▸ WHAT THE EXERCISE ASKS:
Beginning with the line that contains "scientific name: Equus quagga", copy each remaining line of the data below exactly.
EXERCISE INPUTS Block Start
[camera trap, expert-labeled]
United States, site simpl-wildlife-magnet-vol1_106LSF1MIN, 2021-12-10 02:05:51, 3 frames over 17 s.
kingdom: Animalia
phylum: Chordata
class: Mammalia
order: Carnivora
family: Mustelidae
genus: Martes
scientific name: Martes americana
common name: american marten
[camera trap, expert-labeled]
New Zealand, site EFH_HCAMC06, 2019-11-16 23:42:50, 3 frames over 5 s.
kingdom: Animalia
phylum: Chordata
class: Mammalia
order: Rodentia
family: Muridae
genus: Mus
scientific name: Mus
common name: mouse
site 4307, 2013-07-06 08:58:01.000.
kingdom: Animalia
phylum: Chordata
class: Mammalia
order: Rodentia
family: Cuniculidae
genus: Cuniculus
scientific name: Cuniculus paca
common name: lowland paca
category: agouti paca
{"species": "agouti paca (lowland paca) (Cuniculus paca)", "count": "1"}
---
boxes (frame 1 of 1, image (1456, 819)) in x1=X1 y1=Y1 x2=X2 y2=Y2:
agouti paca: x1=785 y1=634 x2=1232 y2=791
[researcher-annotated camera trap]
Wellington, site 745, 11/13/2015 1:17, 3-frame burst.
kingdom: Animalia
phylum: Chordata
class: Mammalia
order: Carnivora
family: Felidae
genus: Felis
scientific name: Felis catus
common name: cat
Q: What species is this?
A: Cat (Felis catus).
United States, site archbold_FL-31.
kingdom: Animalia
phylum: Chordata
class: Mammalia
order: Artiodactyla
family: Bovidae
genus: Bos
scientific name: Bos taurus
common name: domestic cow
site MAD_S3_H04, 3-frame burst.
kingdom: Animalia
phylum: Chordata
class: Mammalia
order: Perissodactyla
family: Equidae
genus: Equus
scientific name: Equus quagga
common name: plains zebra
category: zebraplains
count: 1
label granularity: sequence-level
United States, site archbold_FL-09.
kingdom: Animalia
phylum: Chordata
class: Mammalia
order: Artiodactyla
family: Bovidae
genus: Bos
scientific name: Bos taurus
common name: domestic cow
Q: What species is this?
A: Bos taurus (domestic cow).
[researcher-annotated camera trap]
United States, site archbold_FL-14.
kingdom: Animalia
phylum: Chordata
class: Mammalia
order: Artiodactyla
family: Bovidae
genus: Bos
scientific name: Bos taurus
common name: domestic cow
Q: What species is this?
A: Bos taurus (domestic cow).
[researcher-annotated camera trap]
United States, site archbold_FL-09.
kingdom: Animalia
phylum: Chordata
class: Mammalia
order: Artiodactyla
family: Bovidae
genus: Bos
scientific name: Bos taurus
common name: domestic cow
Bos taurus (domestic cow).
EXERCISE INPUTS Block End
▸ FINAL ANSWER:
scientific name: Equus quagga
common name: plains zebra
category: zebraplains
count: 1
label granularity: sequence-level
United States, site archbold_FL-09.
kingdom: Animalia
phylum: Chordata
class: Mammalia
order: Artiodactyla
family: Bovidae
genus: Bos
scientific name: Bos taurus
common name: domestic cow
Q: What species is this?
A: Bos taurus (domestic cow).
[researcher-annotated camera trap]
United States, site archbold_FL-14.
kingdom: Animalia
phylum: Chordata
class: Mammalia
order: Artiodactyla
family: Bovidae
genus: Bos
scientific name: Bos taurus
common name: domestic cow
Q: What species is this?
A: Bos taurus (domestic cow).
[researcher-annotated camera trap]
United States, site archbold_FL-09.
kingdom: Animalia
phylum: Chordata
class: Mammalia
order: Artiodactyla
family: Bovidae
genus: Bos
scientific name: Bos taurus
common name: domestic cow
Bos taurus (domestic cow).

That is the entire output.